Exercise goal = Lay out every line of the records below as a numbered list, omitting the blank lines.

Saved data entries
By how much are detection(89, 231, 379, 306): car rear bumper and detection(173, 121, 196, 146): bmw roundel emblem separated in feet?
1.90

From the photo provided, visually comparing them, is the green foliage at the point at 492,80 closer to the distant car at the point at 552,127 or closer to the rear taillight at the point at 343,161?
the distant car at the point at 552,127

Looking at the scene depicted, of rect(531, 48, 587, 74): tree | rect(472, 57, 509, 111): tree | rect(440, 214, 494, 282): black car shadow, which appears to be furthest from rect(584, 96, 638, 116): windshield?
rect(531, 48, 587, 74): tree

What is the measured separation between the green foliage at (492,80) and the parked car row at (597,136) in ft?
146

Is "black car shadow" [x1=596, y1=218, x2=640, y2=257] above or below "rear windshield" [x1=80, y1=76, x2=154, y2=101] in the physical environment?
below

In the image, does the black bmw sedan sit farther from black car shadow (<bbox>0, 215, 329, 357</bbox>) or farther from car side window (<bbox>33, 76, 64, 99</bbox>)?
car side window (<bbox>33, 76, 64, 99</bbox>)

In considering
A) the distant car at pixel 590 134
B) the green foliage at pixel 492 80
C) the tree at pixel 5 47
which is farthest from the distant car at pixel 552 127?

Worked answer =
1. By how much are detection(89, 231, 379, 306): car rear bumper and detection(173, 121, 196, 146): bmw roundel emblem separated in feet?
2. 1.90
3. From the photo provided, visually comparing them, is the green foliage at the point at 492,80 closer to the distant car at the point at 552,127 or closer to the rear taillight at the point at 343,161?
4. the distant car at the point at 552,127
5. Looking at the scene depicted, of rect(531, 48, 587, 74): tree | rect(472, 57, 509, 111): tree | rect(440, 214, 494, 282): black car shadow, which appears to be furthest from rect(584, 96, 638, 116): windshield?
6. rect(531, 48, 587, 74): tree
7. What is the measured separation between the green foliage at (492,80) and the parked car row at (597,136) in ft?
8. 146
9. Is "black car shadow" [x1=596, y1=218, x2=640, y2=257] above or below "rear windshield" [x1=80, y1=76, x2=154, y2=101] in the physical environment?
10. below
11. In the image, does the black bmw sedan sit farther from black car shadow (<bbox>0, 215, 329, 357</bbox>) or farther from car side window (<bbox>33, 76, 64, 99</bbox>)?
12. car side window (<bbox>33, 76, 64, 99</bbox>)
13. In considering
14. A) the distant car at pixel 590 134
15. B) the green foliage at pixel 492 80
16. C) the tree at pixel 5 47
17. which is farthest from the distant car at pixel 552 127?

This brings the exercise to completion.